*Written problem 1:*
Please answer these questions about the distpy architecture notes:
(a) What intermediate format does distpy ingest data into?
(b) Which folder holds the file readers and writers?
(c) In which directory are the example multiprocessing controllers for ingestion?
*Written problem 2:* From the distpy architecture notes, extract the part that opens with the words containing "Ingestion to numpy" and closes with "disection of CASE00.py.".

── Document excerpt

Dev Notes : Architecture - Schlumberger/distpy GitHub Wiki

An architecture for asynchronous multiprocessing

Distributed Acoustic Sensing (DAS) data is huge and currently is recorded in a wide range of formats. Typical DAS signal processing can be described by a directed-graph and, generally, the same processing we apply to the first record we would like to apply to all the records. At the same time, compute hardware and storage, particularly large-scale processing and storage are in a period of transition; so sometimes we have data on network attached storage (NAS) connected to a laptop and other times we have cloud compute with blob storage. The architecture for distpy needed to reflect these needs.

To handle the wide range of archive storage types and file formats we chose ingestion to an intermediate format of stored numpy arrays.
To allow mixed storage types we use a {project} that maps across the set of storage types.
To handle the wide range of hardware types we chose python and defined a coding style that is cross-platform compatible
To provide directed-graph signal processing chains we use a Command Pattern
To allow data processing at scale we encapsulate the processing of a single data chunk in a Worker and duplicate it across all data chunks
To allow ingestion across large multifile data archives, we encapsulate the ingestion of a single file or blob in a Worker and duplicate it across all files or blobs
To provide an initial capability for parallel we use python's multiprocessing in parallel controllers
To provide CPU-enabled signal processing we chose the python cupy package

In distpy we break the workflow into ingestion and processing. These can be executed in a single script as in the CASE00.py example, or they can be separated in time and space, executed independently on different hardware.

The structure of the code

The folders encapsulate the separate ideas in the architecture.

calc - all the commands, algorithms, plotting functions and the link to cupy. This is the code that does the compute tasks.
controllers - multiprocessing controllers for the signal-processing and plotting workers.
ingesters - multiprocessing controllers for the ingesters
io_help - file readers and writers The equivalent of calc for I/O
workers - encapsulation of a single-task, defined as the execution of a directed graph of commands

Ingestion to numpy arrays

The example multiprocessing controllers for the ingestion are in the ingesters directory.

To handle the wide range of archive storage types and file formats we chose ingestion to an intermediate format of stored numpy arrays.

The project

In distpy the {project} can be viewed as an intermediate directory. It sits between a {storage_location} and a directory {location}. The structures are captured in the JSON configuration for hardware and storage, as explained in the disection of CASE00.py.

────
── Record list

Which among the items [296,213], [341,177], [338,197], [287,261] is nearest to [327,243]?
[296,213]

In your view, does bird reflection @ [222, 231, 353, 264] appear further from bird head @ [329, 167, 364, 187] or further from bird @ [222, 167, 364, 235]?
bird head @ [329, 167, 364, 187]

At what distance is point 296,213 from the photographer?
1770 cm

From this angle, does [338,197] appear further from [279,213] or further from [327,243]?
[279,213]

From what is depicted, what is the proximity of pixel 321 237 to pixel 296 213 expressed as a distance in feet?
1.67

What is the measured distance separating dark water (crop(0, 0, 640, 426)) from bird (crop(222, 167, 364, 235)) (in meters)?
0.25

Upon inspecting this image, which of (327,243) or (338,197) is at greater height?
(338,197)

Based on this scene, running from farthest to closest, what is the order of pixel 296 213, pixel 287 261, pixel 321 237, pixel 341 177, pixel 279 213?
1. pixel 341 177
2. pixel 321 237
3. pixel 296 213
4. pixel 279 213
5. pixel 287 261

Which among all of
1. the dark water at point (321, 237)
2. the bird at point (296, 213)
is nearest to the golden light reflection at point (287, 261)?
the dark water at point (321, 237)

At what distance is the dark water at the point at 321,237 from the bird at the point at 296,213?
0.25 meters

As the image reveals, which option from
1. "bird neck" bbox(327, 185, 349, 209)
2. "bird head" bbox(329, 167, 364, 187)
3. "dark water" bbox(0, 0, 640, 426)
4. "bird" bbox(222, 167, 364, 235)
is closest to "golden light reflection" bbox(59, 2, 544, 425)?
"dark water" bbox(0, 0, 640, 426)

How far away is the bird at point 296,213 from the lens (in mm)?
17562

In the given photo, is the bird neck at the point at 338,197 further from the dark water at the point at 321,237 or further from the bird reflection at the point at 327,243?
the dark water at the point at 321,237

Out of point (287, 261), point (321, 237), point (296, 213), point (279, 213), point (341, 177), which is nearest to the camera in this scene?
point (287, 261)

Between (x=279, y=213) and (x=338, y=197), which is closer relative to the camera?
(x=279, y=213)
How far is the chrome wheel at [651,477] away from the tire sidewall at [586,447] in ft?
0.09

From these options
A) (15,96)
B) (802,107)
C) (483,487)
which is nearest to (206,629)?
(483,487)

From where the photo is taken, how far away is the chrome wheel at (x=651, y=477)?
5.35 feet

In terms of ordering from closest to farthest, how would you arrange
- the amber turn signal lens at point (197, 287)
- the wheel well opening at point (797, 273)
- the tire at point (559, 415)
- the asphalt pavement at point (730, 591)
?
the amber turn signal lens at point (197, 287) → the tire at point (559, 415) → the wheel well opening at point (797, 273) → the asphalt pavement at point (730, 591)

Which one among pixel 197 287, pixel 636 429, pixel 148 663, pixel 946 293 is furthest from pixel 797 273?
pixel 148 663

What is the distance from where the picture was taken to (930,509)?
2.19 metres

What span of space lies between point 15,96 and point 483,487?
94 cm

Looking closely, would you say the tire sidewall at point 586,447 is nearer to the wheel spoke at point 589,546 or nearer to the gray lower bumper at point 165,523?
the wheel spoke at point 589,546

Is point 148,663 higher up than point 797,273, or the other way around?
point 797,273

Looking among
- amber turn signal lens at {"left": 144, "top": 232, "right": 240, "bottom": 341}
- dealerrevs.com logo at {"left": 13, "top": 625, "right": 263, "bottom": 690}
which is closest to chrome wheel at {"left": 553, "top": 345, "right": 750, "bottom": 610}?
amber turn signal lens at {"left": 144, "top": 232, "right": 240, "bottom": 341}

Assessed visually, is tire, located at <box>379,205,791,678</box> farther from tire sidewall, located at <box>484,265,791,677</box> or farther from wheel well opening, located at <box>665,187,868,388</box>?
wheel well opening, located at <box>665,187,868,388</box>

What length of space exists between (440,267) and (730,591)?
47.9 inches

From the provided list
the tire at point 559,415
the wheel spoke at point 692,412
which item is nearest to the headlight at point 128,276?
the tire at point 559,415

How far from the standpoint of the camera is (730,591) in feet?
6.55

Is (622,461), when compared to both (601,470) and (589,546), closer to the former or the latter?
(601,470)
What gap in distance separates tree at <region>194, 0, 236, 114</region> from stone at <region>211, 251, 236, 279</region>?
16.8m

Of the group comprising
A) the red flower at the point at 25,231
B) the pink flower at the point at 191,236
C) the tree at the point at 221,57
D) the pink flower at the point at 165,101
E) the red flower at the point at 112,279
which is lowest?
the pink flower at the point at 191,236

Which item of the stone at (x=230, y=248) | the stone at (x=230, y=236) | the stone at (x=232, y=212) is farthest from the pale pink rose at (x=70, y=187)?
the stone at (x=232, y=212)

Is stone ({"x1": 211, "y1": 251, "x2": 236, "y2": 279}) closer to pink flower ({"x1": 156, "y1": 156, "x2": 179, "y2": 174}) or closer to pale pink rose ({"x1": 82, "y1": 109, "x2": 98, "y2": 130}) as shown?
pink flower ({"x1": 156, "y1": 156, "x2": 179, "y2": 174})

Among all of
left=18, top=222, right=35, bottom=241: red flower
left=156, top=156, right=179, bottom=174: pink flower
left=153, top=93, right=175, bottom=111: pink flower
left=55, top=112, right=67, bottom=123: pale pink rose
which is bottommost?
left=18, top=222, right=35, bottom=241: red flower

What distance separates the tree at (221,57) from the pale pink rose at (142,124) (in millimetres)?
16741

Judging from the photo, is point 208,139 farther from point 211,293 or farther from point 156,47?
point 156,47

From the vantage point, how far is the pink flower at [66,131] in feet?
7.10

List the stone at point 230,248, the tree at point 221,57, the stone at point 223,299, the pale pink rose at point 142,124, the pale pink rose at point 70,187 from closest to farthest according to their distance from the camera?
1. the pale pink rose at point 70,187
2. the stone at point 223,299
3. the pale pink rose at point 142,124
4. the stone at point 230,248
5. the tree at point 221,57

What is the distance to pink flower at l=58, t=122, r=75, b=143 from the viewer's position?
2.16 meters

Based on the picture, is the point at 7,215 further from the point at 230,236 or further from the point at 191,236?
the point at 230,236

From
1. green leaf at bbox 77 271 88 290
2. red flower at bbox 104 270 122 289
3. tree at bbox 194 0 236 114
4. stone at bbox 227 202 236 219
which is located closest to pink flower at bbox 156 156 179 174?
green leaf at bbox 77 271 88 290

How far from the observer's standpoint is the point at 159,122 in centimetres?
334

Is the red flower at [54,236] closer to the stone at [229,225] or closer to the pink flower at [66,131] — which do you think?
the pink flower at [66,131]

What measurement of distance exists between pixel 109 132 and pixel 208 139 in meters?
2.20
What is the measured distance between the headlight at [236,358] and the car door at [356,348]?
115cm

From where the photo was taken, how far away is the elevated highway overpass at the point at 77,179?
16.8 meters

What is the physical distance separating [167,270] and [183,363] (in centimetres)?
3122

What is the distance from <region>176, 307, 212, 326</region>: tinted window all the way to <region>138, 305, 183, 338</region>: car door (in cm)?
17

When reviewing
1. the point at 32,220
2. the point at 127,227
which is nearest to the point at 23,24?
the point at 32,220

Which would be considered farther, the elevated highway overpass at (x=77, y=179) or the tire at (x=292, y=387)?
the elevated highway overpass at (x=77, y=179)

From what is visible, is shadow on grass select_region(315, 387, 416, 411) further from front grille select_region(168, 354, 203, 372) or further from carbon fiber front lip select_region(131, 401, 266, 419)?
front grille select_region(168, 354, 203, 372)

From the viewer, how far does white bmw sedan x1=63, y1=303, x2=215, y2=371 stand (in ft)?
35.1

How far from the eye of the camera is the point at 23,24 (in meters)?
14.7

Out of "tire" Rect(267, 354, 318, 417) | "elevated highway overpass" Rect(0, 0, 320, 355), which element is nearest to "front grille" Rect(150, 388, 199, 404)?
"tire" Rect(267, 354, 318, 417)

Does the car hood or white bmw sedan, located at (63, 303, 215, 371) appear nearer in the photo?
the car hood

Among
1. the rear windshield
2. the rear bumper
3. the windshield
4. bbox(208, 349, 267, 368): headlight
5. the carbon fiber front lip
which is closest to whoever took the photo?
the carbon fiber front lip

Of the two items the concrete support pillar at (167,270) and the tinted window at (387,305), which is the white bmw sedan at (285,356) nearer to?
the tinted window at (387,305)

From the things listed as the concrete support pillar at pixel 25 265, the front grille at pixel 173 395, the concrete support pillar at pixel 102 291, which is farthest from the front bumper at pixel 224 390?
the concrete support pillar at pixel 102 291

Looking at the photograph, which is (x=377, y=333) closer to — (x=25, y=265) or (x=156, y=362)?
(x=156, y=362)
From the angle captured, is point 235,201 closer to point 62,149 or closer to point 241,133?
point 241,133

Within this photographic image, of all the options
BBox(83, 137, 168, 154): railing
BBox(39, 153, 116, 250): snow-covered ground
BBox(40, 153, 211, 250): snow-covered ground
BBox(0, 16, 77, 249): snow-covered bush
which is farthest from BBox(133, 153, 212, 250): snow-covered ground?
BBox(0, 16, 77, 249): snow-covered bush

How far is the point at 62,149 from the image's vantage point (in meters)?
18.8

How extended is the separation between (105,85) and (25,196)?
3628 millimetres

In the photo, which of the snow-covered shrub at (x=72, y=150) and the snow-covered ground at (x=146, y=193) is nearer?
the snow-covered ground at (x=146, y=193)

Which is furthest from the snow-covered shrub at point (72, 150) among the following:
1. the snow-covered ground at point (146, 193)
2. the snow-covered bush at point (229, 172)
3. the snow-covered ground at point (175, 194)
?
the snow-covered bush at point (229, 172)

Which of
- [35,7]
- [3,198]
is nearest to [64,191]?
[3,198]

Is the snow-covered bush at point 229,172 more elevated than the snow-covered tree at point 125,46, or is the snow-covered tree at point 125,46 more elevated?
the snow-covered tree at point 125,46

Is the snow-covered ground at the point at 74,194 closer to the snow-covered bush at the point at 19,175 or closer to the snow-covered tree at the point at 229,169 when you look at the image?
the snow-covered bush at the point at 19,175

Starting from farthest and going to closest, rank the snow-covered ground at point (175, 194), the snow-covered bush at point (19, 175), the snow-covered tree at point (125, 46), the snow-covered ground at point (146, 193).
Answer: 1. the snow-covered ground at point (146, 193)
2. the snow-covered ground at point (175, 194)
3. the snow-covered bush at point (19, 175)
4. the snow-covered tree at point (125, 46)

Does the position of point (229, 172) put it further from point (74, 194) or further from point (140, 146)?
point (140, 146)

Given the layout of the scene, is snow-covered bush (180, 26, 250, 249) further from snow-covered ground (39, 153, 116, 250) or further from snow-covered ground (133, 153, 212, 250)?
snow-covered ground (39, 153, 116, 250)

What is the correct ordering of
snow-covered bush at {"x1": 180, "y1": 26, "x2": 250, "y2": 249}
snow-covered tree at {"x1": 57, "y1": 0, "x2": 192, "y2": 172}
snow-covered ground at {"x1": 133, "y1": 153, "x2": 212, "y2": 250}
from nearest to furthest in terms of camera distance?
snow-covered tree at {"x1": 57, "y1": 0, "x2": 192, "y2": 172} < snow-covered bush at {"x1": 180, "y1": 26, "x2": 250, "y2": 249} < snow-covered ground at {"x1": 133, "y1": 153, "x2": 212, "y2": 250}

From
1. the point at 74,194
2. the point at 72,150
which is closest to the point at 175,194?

────

*Complete response 1:*
(a) Stored numpy arrays
(b) io_help
(c) The ingesters directory

*Complete response 2:*
Ingestion to numpy arrays

The example multiprocessing controllers for the ingestion are in the ingesters directory.

To handle the wide range of archive storage types and file formats we chose ingestion to an intermediate format of stored numpy arrays.

The project

In distpy the {project} can be viewed as an intermediate directory. It sits between a {storage_location} and a directory {location}. The structures are captured in the JSON configuration for hardware and storage, as explained in the disection of CASE00.py.